For more details on the program's coursework requirements, please see the handbook.

Fall Semester 2018

Category I: Social Sciences/Humanities/Arts

ANTH 390 Topics: Ethnoecology
This course will introduce students to the theoretical paradigms of political and historical ecology. The overall objective of the course is to provide students with a critical awareness of how social relationships and cultural logics mediate human-environment interactions to produce particular environmental histories. The course objectives will be achieved primarily through in-depth explorations of historical case studies that illustrate the interrelationships between social environments and the ecological and material worlds that people both inhabit and produce. For example, in an examination of contemporary coffee production in Southeast Asia we will detail an increasingly common confluence of neo-liberal policies and global market access to smallholder agricultural production in developing countries, considering both their social and ecological consequences (e.g., pronounced deforestation and reforestation in the case of Vietnam’s Central Highlands). Other case studies will highlight different socio-ecological configurations relevant to contemporary policy discussions and environmental politics, but not necessarily situated in the current “neo-liberal climate.” More specifically, several of the case studies will use archaeological and paleoecological data to evaluate contemporary tropes about the distinctions between “modern” and “traditional” forms of land use—the former frequently characterized as profligate control of Nature while the latter is romanticized as sustainable practices “in harmony” with Nature. Through these examinations the course will evaluate Nature as an historical product that is not so neatly separable from the domain of Culture.

**GIVEN INFORMATION**:

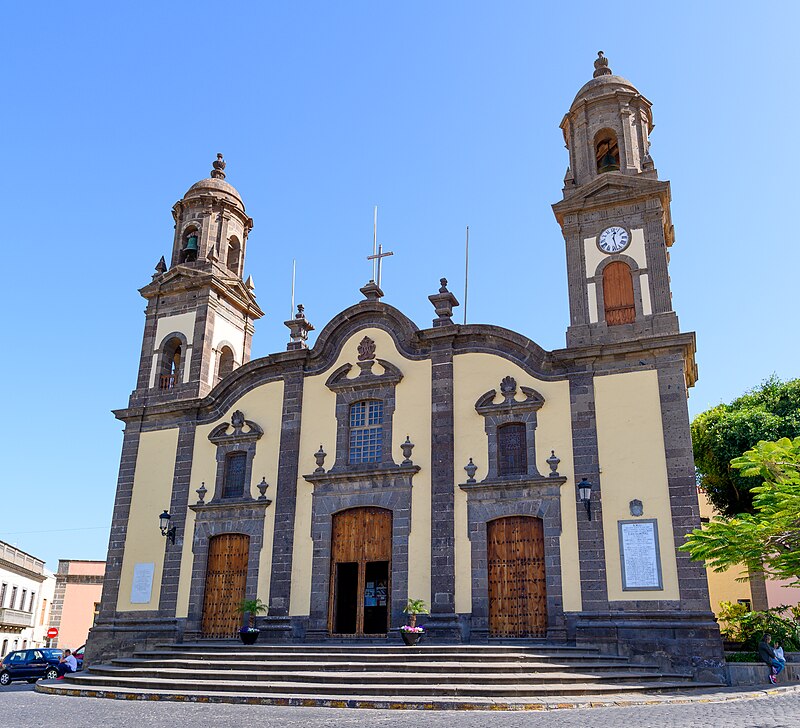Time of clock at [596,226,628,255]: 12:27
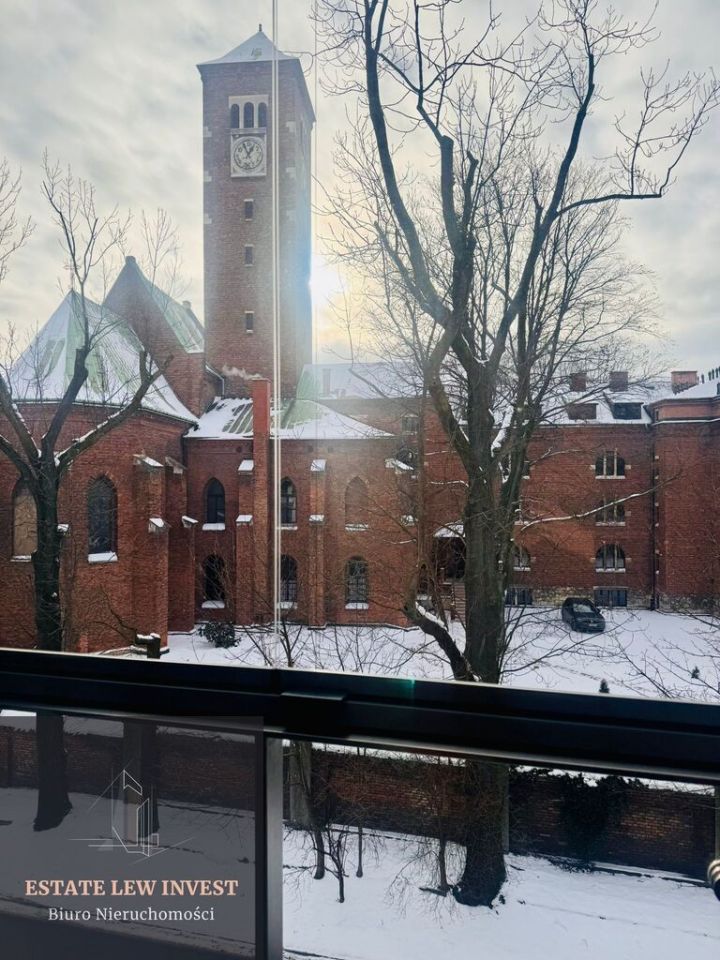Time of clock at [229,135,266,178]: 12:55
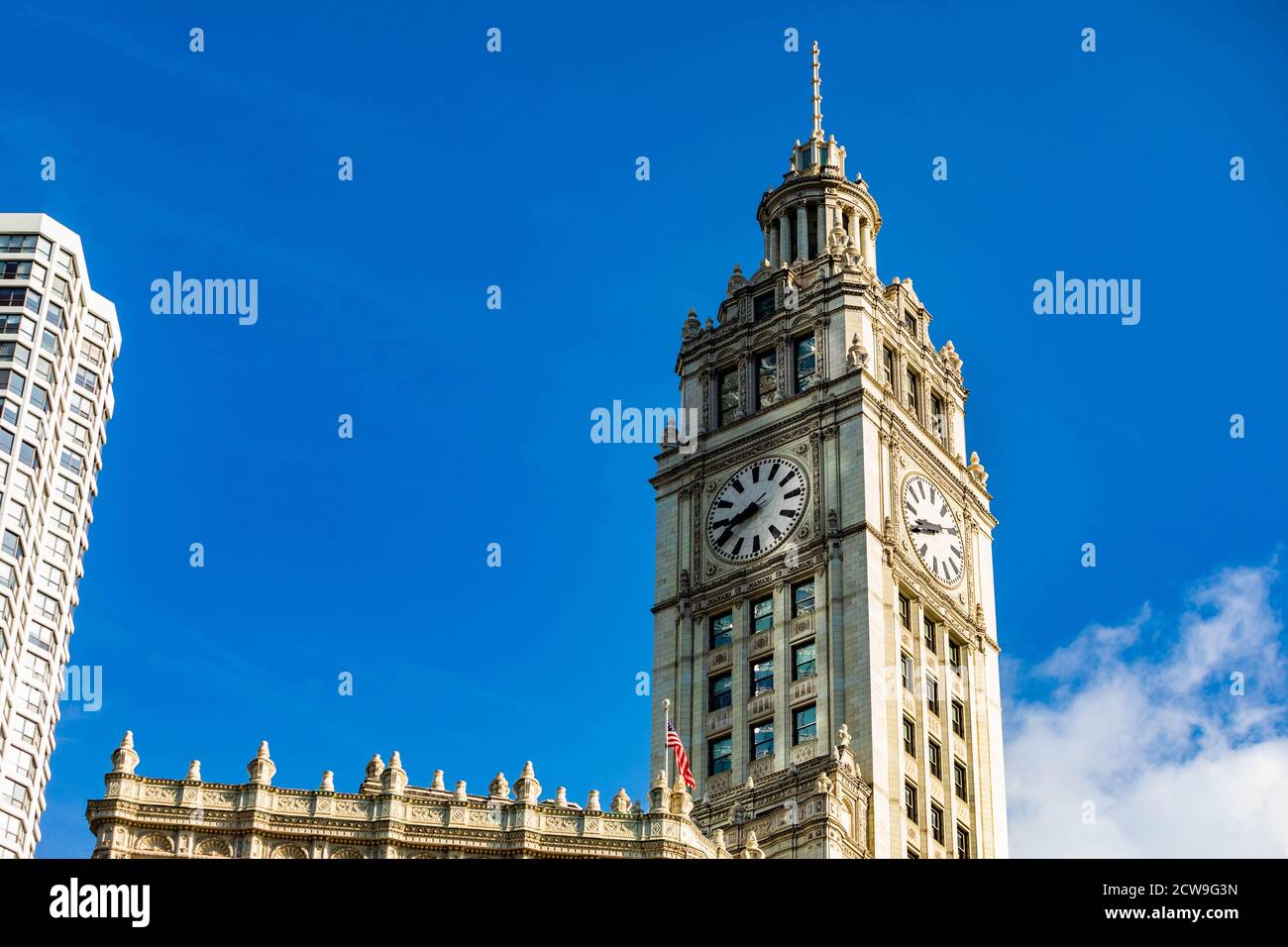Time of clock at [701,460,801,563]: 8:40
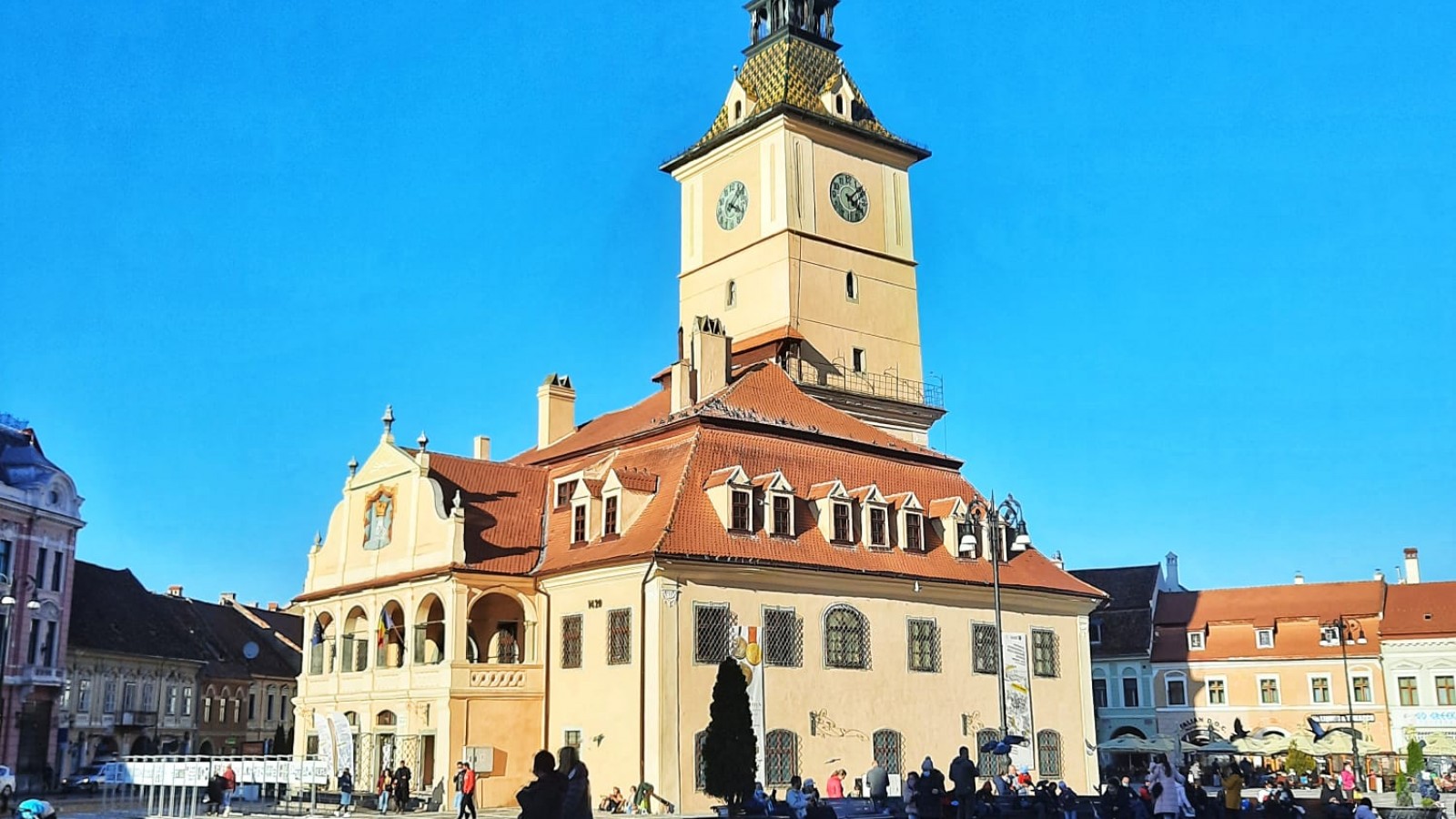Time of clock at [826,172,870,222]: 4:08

**EXERCISE TASK**:
Pick up the Fall Semester 2018 course listing after its final sentence and keep writing it.

**REPLY TO THE EXERCISE**:
ECON 245 Environmental and Natural Resource Economics
This course uses economic theories and concepts to explore environmental and natural resource problems and evaluate policies for addressing them. Topics vary and may include energy, water, agriculture, sustainable development, environmental justice, and other timely issues. Prerequisite: ECON 100. Not open to students with credit in ECON 335

ENG 191 Reading Literature: Science, Nature, and Technology
This course explores literature as a response to scientific and technological change. It considers the ways that new scientific discoveries inspire new visions in literature and the ways, in turn, that imaginative writing inspires new approaches in science. It features literary works that contextualize past scientific and technological advances, interpret and critique changes happening in the present, and imagine the changes that might occur in the future.

ENG 322 Creative Nonfiction Topics: Nature Writing
This class will focus on the reading and writing of creative nonfiction.  You will write essays, profiles, travel pieces and articles about the natural world.  We can interpret “nature” loosely – after all, there are no clear boundaries between civilization and nature.  

PHIL 232 Environmental Ethics
An examination of the extent of, limits to, and grounds for individual and collective moral obligations with respect to the 'more-than-human world.' Discusses anthropocentric, zoocentric, biocentric and ecocentric value theories; ecofeminist, deep ecology, and environmental justice perspectives; and/or such topics as biodiversity, climate change, sustainable agriculture, and/or ethics of consumption. This course may include a community engagement/service learning project and required field trips.

POLS 265 Introduction to Environmental Policy
This course examines the different actors, interests, and institutions that aim to govern or regulate the environment and its resources. Students will learn how environmental policy has evolved over time to deal with changing needs and threats, ranging from domestic pollution issues to longer-term threats such as climate change and drought. Much of the course material will focus on environmental policy at the federal level in the US, though students will also look at more local and international efforts to address the global issue of climate change. Throughout the class, we will also examine the societal implications of environmental threats and policy in order to better understand how environmental outcomes and policies affect issues such as inequality, health, and global conflict.

UNIV 290 Topics: City Lab - Intro to Urban Studies
City Lab introduces students to the foundation of Urban Studies, its core lines of inquiry, theoretical interventions, lines of analysis, and debates.  Students will learn these foundations through their participation in the City Lab workshop, where they will deploy ideas and knowledge learned from the course’s core readings.  These readings will serve as the framework for each student’s research project, which will explore a major theme in Urban Studies and apply it to a topic within City Lab’s collective research project.  For more information you can visit: http://gkuecker.wix.com/citylab.

UNIV 495 Independent Interdisciplinary Senior Project: Urban Studies (by petition)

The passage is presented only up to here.